Run subscribers in dedicated threads or async tasks — the listen loop blocks.

  import threading

def subscriber_thread():
    pubsub = r.pubsub()
    pubsub.subscribe("notifications")
    for msg in pubsub.listen():
        if msg["type"] == "message":
            process(msg["data"])

threading.Thread(target=subscriber_thread, daemon=True).start()
  

Use Cases

Pattern Example
Live notifications Chat messages, alerts
Cache invalidation Broadcast invalidate:user:1001 to all app servers
Microservice events Order status updates between services
Real-time dashboards Metric push to WebSocket layer
Config reload Signal all workers to refresh settings

Cache Invalidation via Pub/Sub

  # Service A — after update
redis.publish("cache:invalidate", json.dumps({"keys": ["user:1001", "users:list"]}))

# All app servers — subscriber
def on_invalidate(message):
    keys = json.loads(message)["keys"]
    local_cache.delete_many(keys)
  

Pub/Sub vs Streams

Feature Pub/Sub Streams
Persistence No Yes (stored in memory)
Consumer groups No Yes
Replay No Yes (XREAD from offset)
At-least-once delivery No Yes (with XACK)
Latency Lowest Low
Backpressure None — slow consumers lose messages PEL tracks pending

Choose Pub/Sub when: real-time delivery, message loss acceptable, lowest latency required.

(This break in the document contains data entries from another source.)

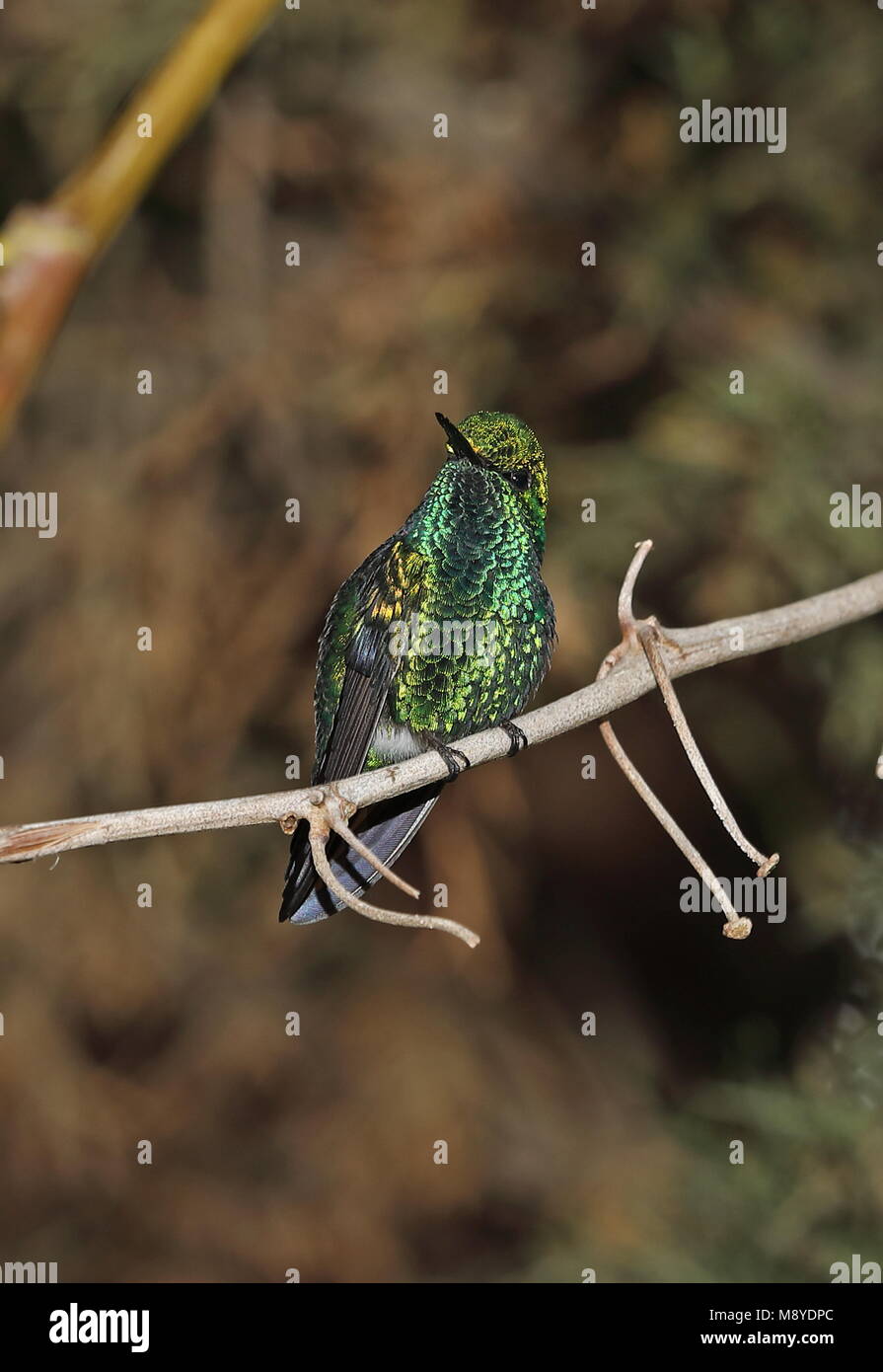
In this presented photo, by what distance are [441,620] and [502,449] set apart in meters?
0.25

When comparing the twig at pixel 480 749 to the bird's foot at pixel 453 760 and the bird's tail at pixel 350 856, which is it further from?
the bird's tail at pixel 350 856

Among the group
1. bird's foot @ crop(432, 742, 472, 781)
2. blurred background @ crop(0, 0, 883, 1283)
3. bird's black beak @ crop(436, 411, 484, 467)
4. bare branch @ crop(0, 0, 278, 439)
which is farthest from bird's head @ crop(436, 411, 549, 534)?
blurred background @ crop(0, 0, 883, 1283)

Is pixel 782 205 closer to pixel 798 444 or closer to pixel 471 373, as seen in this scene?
pixel 798 444

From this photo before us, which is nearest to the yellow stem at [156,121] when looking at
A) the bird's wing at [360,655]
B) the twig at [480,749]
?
the bird's wing at [360,655]

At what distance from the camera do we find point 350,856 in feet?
5.49

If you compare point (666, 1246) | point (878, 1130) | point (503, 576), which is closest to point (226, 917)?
point (666, 1246)

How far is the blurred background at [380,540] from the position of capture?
324 cm

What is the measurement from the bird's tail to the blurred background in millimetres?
1438

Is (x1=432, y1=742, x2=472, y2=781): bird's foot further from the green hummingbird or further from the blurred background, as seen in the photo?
the blurred background

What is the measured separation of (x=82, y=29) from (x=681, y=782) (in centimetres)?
268

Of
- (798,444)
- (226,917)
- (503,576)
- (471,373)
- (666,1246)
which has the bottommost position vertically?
(666,1246)

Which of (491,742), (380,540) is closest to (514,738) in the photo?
(491,742)

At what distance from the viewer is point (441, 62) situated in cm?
351

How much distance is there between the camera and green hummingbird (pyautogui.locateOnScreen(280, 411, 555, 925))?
1748 mm
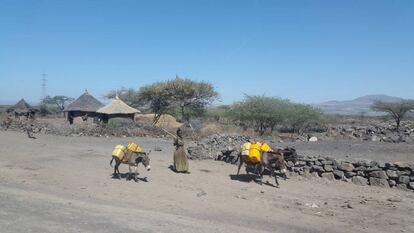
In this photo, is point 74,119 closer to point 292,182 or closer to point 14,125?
point 14,125

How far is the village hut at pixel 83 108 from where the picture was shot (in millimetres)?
43188

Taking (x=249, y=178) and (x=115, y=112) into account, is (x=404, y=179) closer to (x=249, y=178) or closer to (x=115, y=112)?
(x=249, y=178)

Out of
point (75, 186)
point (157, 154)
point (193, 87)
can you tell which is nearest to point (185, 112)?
point (193, 87)

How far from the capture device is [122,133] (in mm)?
32688

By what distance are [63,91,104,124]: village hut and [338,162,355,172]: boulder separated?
31.9 meters

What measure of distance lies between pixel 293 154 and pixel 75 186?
831cm

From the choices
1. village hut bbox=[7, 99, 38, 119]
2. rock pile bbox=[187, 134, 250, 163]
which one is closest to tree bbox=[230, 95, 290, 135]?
rock pile bbox=[187, 134, 250, 163]

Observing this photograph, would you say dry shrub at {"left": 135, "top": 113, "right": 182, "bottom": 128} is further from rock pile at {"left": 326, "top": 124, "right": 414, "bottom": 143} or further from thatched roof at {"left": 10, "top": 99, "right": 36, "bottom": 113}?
rock pile at {"left": 326, "top": 124, "right": 414, "bottom": 143}

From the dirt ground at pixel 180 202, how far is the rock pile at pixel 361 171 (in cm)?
41

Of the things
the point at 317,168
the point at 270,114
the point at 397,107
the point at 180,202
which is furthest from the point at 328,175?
the point at 397,107

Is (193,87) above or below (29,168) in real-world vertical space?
above

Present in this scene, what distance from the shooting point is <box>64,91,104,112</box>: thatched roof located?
43.2 m

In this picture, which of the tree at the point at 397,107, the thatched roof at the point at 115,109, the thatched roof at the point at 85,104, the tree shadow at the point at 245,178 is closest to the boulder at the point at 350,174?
the tree shadow at the point at 245,178

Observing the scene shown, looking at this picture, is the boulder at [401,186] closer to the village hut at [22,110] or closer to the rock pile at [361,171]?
the rock pile at [361,171]
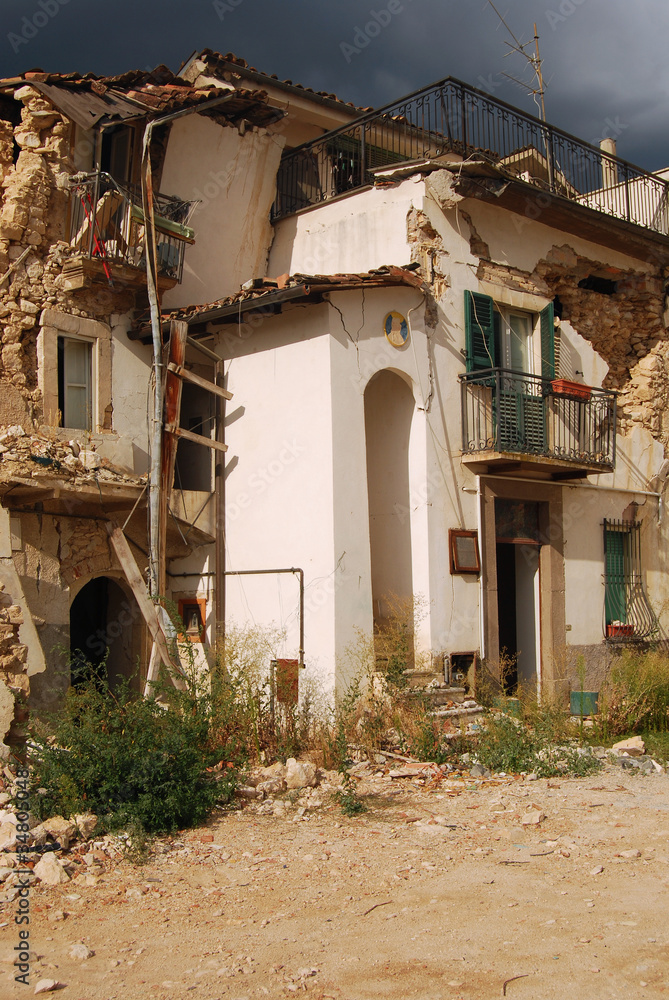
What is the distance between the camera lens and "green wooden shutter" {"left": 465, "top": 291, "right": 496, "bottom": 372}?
12.8 m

Choose Streams when: durability, replay, consumer groups, or at-least-once semantics needed.

Sharded Pub/Sub (Redis 7+ / Cluster)

Standard Pub/Sub in Cluster broadcasts to all nodes — inefficient at scale. Sharded Pub/Sub routes messages only to nodes with relevant slot subscribers.

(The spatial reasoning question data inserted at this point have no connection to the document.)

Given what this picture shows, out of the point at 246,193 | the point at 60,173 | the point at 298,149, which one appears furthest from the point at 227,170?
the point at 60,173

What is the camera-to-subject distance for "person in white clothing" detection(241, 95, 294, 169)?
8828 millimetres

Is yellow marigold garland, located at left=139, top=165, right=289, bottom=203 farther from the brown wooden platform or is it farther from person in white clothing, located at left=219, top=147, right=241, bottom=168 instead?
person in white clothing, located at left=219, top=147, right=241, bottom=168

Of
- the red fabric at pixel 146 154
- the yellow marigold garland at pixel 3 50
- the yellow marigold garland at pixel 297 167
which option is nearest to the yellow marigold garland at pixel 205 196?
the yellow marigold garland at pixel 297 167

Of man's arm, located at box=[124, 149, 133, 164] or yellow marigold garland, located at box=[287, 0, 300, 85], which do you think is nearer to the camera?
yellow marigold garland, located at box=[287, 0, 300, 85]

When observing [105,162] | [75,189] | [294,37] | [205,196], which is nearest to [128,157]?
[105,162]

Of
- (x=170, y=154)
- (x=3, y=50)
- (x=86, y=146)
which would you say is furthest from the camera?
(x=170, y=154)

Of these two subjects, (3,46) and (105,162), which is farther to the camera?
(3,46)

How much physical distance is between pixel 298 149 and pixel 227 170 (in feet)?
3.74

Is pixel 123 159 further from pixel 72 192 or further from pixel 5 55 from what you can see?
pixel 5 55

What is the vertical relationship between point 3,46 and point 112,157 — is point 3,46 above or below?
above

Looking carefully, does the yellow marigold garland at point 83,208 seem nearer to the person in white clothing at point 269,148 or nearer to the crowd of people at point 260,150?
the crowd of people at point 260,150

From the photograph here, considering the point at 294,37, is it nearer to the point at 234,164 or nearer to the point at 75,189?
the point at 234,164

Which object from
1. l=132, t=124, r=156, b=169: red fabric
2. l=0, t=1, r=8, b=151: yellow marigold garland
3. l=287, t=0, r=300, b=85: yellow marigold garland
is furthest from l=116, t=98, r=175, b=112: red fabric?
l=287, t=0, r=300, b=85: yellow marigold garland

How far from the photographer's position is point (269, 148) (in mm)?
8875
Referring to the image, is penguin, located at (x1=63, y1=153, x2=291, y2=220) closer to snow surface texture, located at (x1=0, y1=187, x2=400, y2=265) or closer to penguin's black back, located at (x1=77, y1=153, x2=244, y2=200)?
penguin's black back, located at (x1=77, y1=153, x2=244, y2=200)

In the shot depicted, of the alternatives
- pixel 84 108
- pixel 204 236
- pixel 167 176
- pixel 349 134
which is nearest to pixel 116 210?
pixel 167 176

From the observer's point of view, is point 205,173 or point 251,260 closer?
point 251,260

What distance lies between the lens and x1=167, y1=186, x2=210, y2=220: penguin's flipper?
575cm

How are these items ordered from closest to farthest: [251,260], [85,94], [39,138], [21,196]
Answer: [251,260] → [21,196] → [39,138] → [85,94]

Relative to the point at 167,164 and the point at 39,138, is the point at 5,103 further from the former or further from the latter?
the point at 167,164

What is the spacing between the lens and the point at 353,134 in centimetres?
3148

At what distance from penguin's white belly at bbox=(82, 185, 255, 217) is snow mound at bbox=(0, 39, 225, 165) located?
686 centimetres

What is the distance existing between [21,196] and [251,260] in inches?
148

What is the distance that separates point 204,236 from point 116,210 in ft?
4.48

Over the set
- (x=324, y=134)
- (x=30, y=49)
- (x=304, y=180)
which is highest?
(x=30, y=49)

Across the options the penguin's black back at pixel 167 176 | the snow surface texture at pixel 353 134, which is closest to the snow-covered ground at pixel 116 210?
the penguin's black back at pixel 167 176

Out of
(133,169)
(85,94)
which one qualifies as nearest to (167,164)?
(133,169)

  SPUBLISH channel:shard1 "message"
SSUBSCRIBE channel:shard1
  

Cluster clients must use sharded pub/sub APIs for correct routing in cluster mode.

Monitoring Pub/Sub

  PUBSUB CHANNELS           # active channels
PUBSUB NUMSUB news:sports news:tech
PUBSUB NUMPAT               # pattern subscription count
CLIENT LIST                 # identify subscribers
  

High pubsub_channels count may indicate channel sprawl — consolidate where possible.

Best Practices

  1. Use structured message payloads (JSON with schema version)
  2. Keep messages small — Pub/Sub is not for large file transfer
  3. Implement reconnection logic in subscribers — connections drop
  4. Do not rely on Pub/Sub for critical business events without Streams backup
  5. Use specific channel names (orders:created) over generic (events)

Common Mistakes

Mistake Impact
Expecting message persistence Lost messages during downtime
No subscriber reconnection Silent message loss after network blip
Publishing huge payloads Blocks client buffers, latency spikes
One channel for all events Subscribers receive irrelevant traffic
Pub/Sub for task queues No ACK, no retry — use Lists or Streams

Troubleshooting

Subscriber receives nothing:

  PUBSUB NUMSUB mychannel
# 0 subscribers? Check channel name exact match (case-sensitive)
# Subscriber connected to different Redis instance?
  

Messages stop after a while:

  CLIENT LIST
# Subscriber connection timed out? Implement heartbeat/reconnect
CONFIG GET timeout
  

High CPU with many pattern subscriptions:

  PUBSUB NUMPAT
# PSUBSCRIBE * patterns are expensive — use specific channels
  

Performance Tips

  • Batch notifications when possible — one message with array vs 100 messages
  • Separate Pub/Sub Redis instance from cache instance to isolate load
  • Use Sharded Pub/Sub in Cluster for channel counts > 1000
  • Avoid PSUBSCRIBE * — prefer explicit channel lists

Production Scenario

A live sports score app pushed score updates via Pub/Sub to 200 WebSocket server instances. Each server subscribed to scores:{sport} channels. Average delivery latency was 1.2ms. During a network partition, 30 seconds of updates were lost — the team added Streams as a backup for score persistence and replay on reconnect, while keeping Pub/Sub for live fan-out.

Pub/Sub is simple and fast — ideal for real-time fan-out where occasional message loss is acceptable. Choose Streams when durability and delivery guarantees matter.